Protect Santa Maria’s Water
As a geologist, I am frequently in the field drilling and installing groundwater wells in different parts of California, including Santa Barbara. Though the groundwater beneath many of these sites was contaminated decades ago, the remediation or “clean up” continues to this day.
I am reminded of what Annie Leonard said during the 50th Anniversary of the Santa Barbara Oil Spill commemoration in Santa Barbara last January: “What do we do when we find ourselves in a hole? Stop digging.”
The City of Santa Barbara does not drink from its groundwater. But Santa Maria does. The water that sits beneath Cat Canyon connects to the Santa Maria groundwater basin, which supplies thousands of people with drinking water. This is same basin that ERG, AERA and Petro Rock oil companies want to drill through to install 750 new oil wells.
Allowing these wells to be installed and oil to be extracted under the proposed high pressure steam injection drilling methods would put the safety of drinking water at extreme risk.
I know too well that blowouts in oil and gas wells happen all too often. I have been on these sites. I have seen the damage.
Allowing these wells to be installed would be a disaster and a national embarrassment, given that we are in the county in which the environmental movement was born. Not only would we keep digging ourselves into a hole, we would guarantee a darker and more dismal future for our children and future generations to inherit.
Even more threatening, is the fact that the planet is warming at an unnaturally fast rate because humans are burning fossil fuels.

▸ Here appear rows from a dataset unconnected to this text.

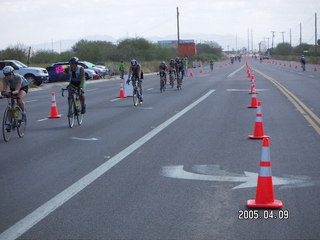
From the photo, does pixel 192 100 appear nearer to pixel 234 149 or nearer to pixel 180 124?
pixel 180 124

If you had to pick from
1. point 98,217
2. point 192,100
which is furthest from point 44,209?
point 192,100

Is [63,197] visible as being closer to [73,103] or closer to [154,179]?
[154,179]

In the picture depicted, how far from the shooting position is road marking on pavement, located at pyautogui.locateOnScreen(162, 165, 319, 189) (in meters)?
8.27

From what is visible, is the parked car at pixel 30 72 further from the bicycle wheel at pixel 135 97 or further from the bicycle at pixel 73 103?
the bicycle at pixel 73 103

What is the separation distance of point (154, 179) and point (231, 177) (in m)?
1.11

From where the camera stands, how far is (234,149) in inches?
451

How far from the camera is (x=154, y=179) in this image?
875 cm

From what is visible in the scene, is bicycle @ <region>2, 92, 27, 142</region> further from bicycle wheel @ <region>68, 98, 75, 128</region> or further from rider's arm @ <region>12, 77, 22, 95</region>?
bicycle wheel @ <region>68, 98, 75, 128</region>

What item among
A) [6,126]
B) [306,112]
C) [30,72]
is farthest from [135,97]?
[30,72]

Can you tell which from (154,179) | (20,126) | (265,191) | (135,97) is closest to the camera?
(265,191)

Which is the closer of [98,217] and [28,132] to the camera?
[98,217]

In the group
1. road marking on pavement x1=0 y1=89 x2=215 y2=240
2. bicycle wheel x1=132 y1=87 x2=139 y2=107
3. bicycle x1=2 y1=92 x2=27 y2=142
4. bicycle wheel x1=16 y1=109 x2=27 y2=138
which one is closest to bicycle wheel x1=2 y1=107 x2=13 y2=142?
bicycle x1=2 y1=92 x2=27 y2=142

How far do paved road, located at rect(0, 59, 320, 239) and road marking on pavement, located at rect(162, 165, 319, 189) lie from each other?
15 mm

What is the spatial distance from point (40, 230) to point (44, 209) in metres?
0.87
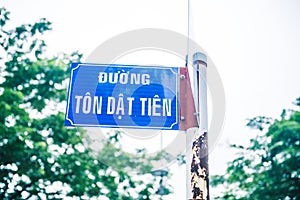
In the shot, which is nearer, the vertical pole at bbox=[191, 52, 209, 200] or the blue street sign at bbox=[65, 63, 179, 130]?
the vertical pole at bbox=[191, 52, 209, 200]

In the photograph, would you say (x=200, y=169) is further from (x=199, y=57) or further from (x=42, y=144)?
(x=42, y=144)

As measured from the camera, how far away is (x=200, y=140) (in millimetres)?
1593

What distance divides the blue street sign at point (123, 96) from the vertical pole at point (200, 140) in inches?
5.9

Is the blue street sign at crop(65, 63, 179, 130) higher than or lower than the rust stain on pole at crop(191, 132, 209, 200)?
higher

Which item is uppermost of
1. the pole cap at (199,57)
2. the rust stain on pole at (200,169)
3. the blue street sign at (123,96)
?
the pole cap at (199,57)

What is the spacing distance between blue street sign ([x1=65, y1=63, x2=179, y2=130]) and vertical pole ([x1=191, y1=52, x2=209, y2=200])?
15 cm

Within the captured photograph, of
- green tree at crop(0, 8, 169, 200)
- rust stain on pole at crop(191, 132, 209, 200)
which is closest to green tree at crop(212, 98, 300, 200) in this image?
green tree at crop(0, 8, 169, 200)

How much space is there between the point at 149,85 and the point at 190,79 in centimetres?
23

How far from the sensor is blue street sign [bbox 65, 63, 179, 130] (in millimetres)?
1768

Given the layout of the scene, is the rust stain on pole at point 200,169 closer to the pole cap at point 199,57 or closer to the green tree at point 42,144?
the pole cap at point 199,57

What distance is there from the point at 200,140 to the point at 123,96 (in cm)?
49

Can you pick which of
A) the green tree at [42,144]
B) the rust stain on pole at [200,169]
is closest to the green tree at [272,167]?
the green tree at [42,144]

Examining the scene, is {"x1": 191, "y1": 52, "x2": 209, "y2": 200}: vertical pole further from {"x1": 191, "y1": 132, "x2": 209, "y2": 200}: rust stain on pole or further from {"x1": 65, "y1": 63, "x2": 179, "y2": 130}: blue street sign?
{"x1": 65, "y1": 63, "x2": 179, "y2": 130}: blue street sign

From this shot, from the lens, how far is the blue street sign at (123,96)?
1768 millimetres
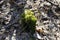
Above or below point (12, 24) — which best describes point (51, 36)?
below

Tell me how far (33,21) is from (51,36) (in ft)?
1.43

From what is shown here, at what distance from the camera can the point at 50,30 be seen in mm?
3041

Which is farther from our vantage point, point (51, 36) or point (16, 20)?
point (16, 20)

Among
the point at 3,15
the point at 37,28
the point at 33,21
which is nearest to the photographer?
the point at 33,21

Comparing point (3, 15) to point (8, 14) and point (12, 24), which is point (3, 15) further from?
point (12, 24)

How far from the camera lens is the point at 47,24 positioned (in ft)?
10.3

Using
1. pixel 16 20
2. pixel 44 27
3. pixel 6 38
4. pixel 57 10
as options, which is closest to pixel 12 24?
pixel 16 20

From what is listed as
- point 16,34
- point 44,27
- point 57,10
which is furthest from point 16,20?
point 57,10

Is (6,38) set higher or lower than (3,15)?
lower

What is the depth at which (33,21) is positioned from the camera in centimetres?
283

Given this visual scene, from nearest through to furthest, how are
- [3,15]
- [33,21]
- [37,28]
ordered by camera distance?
[33,21]
[37,28]
[3,15]

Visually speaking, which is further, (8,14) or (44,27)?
(8,14)

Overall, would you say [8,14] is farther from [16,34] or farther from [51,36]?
[51,36]

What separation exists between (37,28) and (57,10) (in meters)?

People, plants and animals are already suffering the effects of climate change with more extreme droughts, bigger fires, stronger storms and sea level rise, to name a few. Please do not be fooled in thinking these changes in climate and weather are normal. They are not.
Please do not be fooled in thinking an “accident” won’t happen in Cat Canyon. It will.
For the sake of your children and the future of this planet, please do not let this happen. Instead of drilling for oil in the face of mankind’s greatest threat — climate change — let’s invest and support alternative, renewable energy projects that provide safer, steadier jobs and greatly diminish the risk of further warming our planet and contaminating our environment.
Camille Collett is a geologist who works in environmental consulting.